begin

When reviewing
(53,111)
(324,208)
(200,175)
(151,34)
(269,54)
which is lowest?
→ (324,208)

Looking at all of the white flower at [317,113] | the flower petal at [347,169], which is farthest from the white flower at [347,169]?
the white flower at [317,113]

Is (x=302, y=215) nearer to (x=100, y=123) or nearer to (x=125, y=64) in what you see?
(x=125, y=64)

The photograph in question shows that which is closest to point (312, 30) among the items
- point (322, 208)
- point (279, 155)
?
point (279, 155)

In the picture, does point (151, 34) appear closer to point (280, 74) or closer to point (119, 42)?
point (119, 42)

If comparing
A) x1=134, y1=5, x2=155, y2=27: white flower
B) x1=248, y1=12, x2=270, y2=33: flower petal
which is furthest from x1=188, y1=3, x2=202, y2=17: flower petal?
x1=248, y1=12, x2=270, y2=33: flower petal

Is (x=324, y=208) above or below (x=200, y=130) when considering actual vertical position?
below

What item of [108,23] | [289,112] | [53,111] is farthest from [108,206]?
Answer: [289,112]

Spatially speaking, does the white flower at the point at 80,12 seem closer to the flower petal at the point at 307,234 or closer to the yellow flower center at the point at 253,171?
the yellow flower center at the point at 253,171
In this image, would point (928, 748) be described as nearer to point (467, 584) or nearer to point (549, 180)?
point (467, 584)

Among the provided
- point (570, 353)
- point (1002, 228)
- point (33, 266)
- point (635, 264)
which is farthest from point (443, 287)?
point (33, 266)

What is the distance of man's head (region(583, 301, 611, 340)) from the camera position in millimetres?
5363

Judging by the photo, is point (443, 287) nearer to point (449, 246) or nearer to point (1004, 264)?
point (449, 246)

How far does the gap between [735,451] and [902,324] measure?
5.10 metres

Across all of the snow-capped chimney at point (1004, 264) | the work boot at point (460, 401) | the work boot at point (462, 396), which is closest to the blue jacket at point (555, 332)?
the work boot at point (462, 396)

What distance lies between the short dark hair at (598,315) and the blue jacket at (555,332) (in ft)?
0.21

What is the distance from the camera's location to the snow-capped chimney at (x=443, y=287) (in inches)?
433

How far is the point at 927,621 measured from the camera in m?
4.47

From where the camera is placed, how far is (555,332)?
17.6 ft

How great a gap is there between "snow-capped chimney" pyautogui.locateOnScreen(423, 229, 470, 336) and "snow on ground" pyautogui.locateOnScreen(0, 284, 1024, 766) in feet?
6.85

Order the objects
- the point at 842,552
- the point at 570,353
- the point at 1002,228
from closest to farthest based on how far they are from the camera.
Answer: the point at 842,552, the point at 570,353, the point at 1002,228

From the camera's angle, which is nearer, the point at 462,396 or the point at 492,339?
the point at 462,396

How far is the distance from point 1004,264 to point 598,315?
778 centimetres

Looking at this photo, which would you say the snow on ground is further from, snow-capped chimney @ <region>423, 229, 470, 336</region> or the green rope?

end

EXERCISE - Repeat the lines above word for word, beginning at the line that contains "From where the" and ending with the last line.

FINAL RESULT -
From where the camera is placed, how far is (555,332)?
17.6 ft

How great a gap is there between "snow-capped chimney" pyautogui.locateOnScreen(423, 229, 470, 336) and "snow on ground" pyautogui.locateOnScreen(0, 284, 1024, 766) in feet?
6.85

Order the objects
- the point at 842,552
- the point at 570,353
- the point at 1002,228
from closest to farthest based on how far they are from the camera.
Answer: the point at 842,552, the point at 570,353, the point at 1002,228

From the camera's angle, which is nearer, the point at 462,396 or the point at 492,339?
the point at 462,396

How far is the distance from point 1004,264 to point 598,315?
778 centimetres

Looking at this photo, which would you say the snow on ground is further from, snow-capped chimney @ <region>423, 229, 470, 336</region> or the green rope?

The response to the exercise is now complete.